The trade-off is query-time compute, which we’ll address honestly later. For now, let’s build something useful.

Log-Derived Engineering Metrics

Every query below assumes your logs are shipped to Loki with at least a service label. The JSON fields — duration_ms, status_code, path — are extracted at query time using LogQL’s built-in JSON parser.

Endpoint Latency (p50, p95, p99)

Latency percentiles are the bread and butter of service health monitoring. With canonical logs that include duration_ms, you can compute them directly:

quantile_over_time(0.99,
  {service="checkout-api"}
    | json
    | unwrap duration_ms [5m]
) by (path)

This query streams all log lines from checkout-api, parses the JSON body, unwraps duration_ms as a numeric value, and computes the 99th percentile over a 5-minute window, grouped by path.
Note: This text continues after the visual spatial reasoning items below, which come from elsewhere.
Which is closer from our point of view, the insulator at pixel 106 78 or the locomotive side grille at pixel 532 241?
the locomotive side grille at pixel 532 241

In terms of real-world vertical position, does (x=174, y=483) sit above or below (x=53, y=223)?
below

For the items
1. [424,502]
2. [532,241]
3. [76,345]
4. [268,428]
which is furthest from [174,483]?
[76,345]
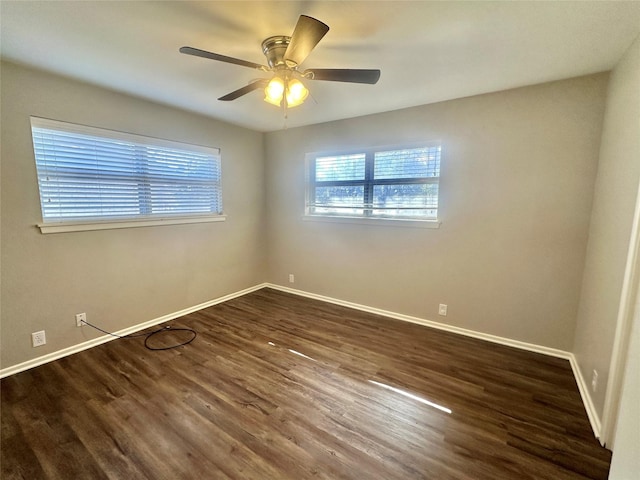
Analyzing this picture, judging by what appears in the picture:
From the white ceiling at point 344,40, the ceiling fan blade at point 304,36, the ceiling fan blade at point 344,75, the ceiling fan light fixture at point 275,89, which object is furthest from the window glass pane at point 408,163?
the ceiling fan blade at point 304,36

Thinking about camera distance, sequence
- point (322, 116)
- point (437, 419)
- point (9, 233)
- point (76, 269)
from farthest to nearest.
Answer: point (322, 116)
point (76, 269)
point (9, 233)
point (437, 419)

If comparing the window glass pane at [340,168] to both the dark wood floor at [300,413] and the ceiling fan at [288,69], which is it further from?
the dark wood floor at [300,413]

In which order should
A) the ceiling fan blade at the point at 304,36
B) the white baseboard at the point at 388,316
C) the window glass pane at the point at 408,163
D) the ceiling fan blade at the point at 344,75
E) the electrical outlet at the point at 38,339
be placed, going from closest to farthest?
the ceiling fan blade at the point at 304,36 → the ceiling fan blade at the point at 344,75 → the white baseboard at the point at 388,316 → the electrical outlet at the point at 38,339 → the window glass pane at the point at 408,163

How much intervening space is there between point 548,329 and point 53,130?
182 inches

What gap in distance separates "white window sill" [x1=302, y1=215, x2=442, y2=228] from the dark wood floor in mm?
1198

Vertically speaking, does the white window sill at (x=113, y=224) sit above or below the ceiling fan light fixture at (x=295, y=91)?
below

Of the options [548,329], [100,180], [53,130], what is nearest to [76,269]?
[100,180]

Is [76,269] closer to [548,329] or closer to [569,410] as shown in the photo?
[569,410]

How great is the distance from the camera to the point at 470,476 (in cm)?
138

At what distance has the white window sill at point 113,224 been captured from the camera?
229 cm

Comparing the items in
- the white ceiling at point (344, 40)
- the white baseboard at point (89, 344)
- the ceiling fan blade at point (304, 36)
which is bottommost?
the white baseboard at point (89, 344)

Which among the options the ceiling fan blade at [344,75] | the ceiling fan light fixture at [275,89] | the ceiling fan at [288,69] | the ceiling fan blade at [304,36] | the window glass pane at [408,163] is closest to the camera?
the ceiling fan blade at [304,36]

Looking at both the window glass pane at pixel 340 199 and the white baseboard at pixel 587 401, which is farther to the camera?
the window glass pane at pixel 340 199

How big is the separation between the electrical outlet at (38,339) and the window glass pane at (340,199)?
306 centimetres
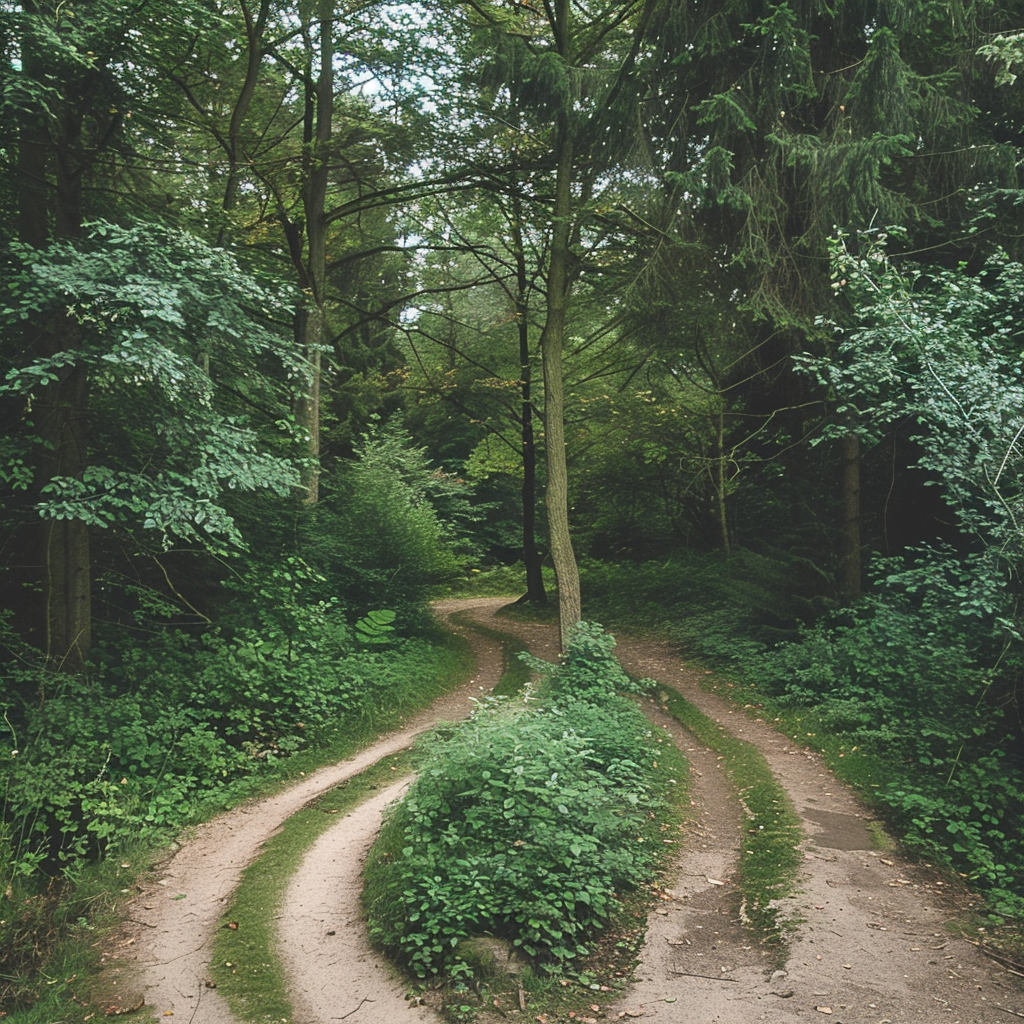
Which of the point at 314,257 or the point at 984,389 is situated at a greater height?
the point at 314,257

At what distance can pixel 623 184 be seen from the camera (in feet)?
40.5

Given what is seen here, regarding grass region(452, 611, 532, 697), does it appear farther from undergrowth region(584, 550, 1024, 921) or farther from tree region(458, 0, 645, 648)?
undergrowth region(584, 550, 1024, 921)

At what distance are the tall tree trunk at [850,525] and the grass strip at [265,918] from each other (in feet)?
26.2

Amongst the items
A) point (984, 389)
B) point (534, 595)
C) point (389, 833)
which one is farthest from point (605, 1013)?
point (534, 595)

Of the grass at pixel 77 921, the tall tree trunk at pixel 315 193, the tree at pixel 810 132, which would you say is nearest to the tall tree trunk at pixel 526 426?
the tall tree trunk at pixel 315 193

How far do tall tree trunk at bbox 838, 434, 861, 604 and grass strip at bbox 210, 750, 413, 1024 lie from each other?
26.2ft

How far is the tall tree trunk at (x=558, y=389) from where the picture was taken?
1259 centimetres

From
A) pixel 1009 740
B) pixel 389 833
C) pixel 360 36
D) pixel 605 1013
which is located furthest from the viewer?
pixel 360 36

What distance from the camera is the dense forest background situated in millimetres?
7980

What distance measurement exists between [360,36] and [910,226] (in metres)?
9.40

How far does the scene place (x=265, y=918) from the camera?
252 inches

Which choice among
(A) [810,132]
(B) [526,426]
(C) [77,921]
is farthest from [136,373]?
(B) [526,426]

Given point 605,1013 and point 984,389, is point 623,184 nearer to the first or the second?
point 984,389

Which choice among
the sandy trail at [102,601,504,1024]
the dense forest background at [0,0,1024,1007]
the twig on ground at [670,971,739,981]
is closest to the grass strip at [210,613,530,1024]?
the sandy trail at [102,601,504,1024]
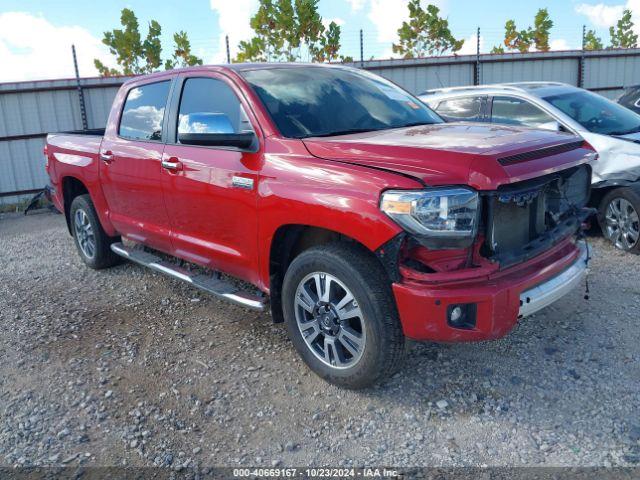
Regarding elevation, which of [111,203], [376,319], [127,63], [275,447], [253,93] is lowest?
[275,447]

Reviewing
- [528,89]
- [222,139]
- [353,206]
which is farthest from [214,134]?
[528,89]

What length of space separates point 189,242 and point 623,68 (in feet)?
52.1

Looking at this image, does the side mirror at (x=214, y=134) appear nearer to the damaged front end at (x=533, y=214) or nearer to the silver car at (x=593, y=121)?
the damaged front end at (x=533, y=214)

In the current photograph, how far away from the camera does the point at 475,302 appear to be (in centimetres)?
282

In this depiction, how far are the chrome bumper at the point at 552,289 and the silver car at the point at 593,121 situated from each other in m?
1.94

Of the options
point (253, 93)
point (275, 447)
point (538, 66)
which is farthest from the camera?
point (538, 66)

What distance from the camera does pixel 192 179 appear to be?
13.3ft

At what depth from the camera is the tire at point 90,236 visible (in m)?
5.74

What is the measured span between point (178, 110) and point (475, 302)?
275 cm

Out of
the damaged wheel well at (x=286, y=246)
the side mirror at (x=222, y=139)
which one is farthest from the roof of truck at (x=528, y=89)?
the side mirror at (x=222, y=139)

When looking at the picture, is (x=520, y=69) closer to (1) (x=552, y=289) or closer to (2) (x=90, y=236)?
(2) (x=90, y=236)

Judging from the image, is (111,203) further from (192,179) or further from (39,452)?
(39,452)

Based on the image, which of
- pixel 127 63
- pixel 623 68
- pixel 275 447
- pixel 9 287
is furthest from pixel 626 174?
pixel 127 63

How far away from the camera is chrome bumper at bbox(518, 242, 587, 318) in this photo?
3000 millimetres
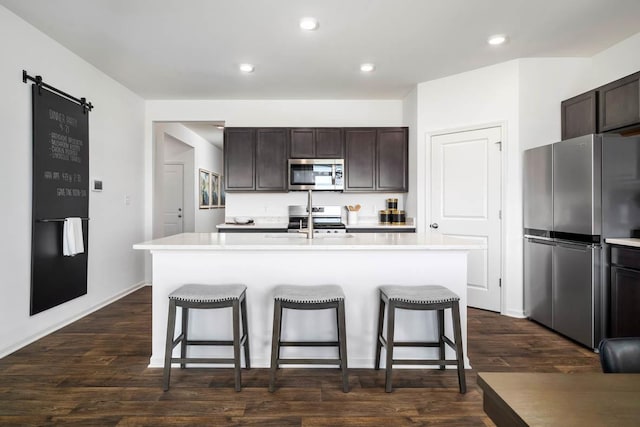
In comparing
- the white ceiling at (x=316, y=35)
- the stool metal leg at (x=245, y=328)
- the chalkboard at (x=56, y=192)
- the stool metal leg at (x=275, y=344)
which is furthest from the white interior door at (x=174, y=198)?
the stool metal leg at (x=275, y=344)

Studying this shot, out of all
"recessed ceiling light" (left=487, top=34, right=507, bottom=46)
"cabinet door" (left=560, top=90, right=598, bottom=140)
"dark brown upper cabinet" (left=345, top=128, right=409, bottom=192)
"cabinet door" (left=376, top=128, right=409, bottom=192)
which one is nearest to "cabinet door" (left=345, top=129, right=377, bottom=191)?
"dark brown upper cabinet" (left=345, top=128, right=409, bottom=192)

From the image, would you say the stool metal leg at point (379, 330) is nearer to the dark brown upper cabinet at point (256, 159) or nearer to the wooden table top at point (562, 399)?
the wooden table top at point (562, 399)

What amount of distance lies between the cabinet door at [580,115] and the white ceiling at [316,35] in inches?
19.5

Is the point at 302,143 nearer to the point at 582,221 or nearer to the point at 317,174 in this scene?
the point at 317,174

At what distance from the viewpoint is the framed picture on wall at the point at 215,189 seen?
837cm

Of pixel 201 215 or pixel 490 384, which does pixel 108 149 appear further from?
pixel 490 384

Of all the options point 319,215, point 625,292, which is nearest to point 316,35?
point 319,215

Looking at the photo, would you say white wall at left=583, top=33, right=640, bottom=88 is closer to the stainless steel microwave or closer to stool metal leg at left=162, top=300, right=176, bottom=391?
the stainless steel microwave

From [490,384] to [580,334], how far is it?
2.72 metres

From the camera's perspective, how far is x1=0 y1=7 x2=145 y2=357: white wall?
2789 mm

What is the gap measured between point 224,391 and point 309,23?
2758 mm

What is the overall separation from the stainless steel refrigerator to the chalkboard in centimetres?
441

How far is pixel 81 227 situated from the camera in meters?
3.52

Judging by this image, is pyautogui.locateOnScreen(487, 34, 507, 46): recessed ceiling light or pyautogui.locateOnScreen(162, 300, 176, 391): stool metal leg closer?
pyautogui.locateOnScreen(162, 300, 176, 391): stool metal leg
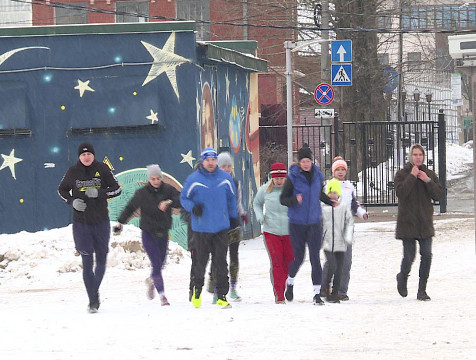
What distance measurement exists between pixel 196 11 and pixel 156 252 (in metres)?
39.4

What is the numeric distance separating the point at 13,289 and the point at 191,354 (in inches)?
274

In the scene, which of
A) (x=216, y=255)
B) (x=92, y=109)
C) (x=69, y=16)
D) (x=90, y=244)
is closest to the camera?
(x=90, y=244)

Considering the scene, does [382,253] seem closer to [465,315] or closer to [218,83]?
[218,83]

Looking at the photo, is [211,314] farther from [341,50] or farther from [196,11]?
[196,11]

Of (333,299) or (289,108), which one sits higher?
(289,108)

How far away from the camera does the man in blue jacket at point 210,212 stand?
37.2 feet

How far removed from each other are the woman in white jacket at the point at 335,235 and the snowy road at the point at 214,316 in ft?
1.15

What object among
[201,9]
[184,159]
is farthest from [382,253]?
[201,9]

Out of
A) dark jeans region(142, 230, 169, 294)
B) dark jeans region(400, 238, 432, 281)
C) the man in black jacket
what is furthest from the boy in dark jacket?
dark jeans region(400, 238, 432, 281)

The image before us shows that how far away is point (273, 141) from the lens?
123 ft

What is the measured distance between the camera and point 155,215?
11820mm

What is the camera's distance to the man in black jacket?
11.2 meters

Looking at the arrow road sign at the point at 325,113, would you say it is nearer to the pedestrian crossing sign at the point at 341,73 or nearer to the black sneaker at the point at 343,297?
the pedestrian crossing sign at the point at 341,73

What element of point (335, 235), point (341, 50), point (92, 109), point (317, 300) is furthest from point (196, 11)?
point (317, 300)
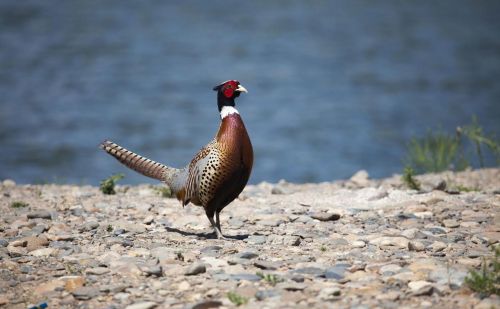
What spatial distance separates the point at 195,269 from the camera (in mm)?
7215

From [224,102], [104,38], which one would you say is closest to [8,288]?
[224,102]

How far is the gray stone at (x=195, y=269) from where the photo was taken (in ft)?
23.7

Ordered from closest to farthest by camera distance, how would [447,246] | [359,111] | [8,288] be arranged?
[8,288] < [447,246] < [359,111]

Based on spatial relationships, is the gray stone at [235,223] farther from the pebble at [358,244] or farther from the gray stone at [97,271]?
the gray stone at [97,271]

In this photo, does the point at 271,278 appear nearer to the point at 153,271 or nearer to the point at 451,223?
the point at 153,271

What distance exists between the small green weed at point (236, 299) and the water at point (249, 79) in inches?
394

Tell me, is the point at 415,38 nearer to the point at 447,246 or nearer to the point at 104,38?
the point at 104,38

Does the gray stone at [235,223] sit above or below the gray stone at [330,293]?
above

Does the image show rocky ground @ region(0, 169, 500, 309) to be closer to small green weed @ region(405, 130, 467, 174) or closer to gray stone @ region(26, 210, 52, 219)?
gray stone @ region(26, 210, 52, 219)

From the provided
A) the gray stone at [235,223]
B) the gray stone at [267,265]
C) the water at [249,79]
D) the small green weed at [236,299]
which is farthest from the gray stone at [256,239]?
the water at [249,79]

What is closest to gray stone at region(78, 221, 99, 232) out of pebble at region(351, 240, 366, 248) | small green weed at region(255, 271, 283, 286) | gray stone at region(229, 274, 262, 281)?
gray stone at region(229, 274, 262, 281)

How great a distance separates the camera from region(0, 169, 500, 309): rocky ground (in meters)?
6.75

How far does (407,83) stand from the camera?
25609 millimetres

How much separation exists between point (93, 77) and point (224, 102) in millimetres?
18577
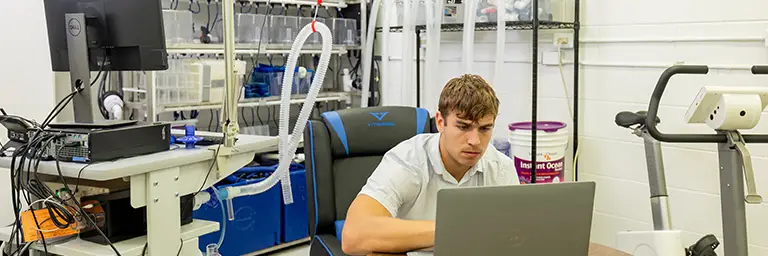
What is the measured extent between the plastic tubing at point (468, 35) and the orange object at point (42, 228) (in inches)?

To get all three percentiles on a single panel, you run three variants:

# p50
quantile_over_time(0.50,
  {service="checkout-api"}
    | json
    | unwrap duration_ms [5m]
) by (path)

# p95
quantile_over_time(0.95,
  {service="checkout-api"}
    | json
    | unwrap duration_ms [5m]
) by (path)

# p99
quantile_over_time(0.99,
  {service="checkout-api"}
    | json
    | unwrap duration_ms [5m]
) by (path)

Each becomes a separate query (A, B, C) in a single Grafana time series panel. The result is a live latency chart, per endpoint, computed entirely from your existing logs.

Error Rate by Service and Endpoint

Error rate is the ratio of 5xx responses to total responses. LogQL handles this with two count_over_time expressions and a division:

sum(
  count_over_time(
    {service="checkout-api"}
      | json
      | status_code >= 500 [5m]
  )
) by (path)
/
sum(
  count_over_time(
    {service="checkout-api"}
      | json [5m]
  )
) by (path)

The numerator counts log lines where status_code is 500 or above. The denominator counts all log lines. Both are grouped by path and evaluated over a 5-minute window. The result is a value between 0 and 1 — multiply by 100 in Grafana’s field override settings to display as a percentage.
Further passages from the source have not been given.